[Begin]

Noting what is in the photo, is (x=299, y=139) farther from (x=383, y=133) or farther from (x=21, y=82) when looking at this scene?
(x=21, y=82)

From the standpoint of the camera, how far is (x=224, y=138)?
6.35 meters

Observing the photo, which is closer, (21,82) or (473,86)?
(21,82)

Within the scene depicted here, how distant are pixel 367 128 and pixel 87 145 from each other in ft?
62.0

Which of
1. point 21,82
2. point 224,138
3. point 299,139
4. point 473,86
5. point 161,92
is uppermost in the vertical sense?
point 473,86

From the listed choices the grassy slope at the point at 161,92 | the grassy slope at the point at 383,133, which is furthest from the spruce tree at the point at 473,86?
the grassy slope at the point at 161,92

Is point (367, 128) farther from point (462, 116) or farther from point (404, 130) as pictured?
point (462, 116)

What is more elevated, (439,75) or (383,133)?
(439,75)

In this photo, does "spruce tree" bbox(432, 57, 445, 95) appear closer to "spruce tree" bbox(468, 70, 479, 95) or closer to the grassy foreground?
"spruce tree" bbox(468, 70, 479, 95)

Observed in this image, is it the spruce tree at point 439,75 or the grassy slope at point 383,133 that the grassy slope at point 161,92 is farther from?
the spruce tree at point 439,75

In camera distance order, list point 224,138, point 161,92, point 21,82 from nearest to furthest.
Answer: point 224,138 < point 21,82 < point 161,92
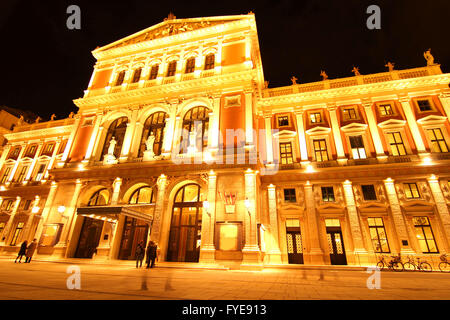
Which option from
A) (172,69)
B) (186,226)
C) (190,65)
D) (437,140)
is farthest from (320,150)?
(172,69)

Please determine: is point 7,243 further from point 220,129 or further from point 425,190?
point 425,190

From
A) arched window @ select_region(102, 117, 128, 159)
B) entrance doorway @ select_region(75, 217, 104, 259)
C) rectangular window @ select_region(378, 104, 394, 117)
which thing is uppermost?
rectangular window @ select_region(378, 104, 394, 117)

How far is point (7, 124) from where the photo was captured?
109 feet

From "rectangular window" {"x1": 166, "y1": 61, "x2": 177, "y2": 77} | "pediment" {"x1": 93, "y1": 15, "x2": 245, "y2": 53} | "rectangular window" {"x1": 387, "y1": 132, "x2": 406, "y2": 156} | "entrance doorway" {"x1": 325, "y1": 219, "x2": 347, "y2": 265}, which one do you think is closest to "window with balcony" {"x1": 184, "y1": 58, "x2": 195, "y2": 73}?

[End]

[Short task]
From the start of the records through the line containing "6.35 meters", give the records above as a two-column CSV with columns input and output: one row per record, each field quoted, and line breaks replaced by spaces.

[Worked answer]
input,output
"Noting what is in the photo, is (x=299, y=139) farther from (x=383, y=133) or farther from (x=21, y=82) when looking at this scene?","(x=21, y=82)"
"From the standpoint of the camera, how far is (x=224, y=138)?","6.35 meters"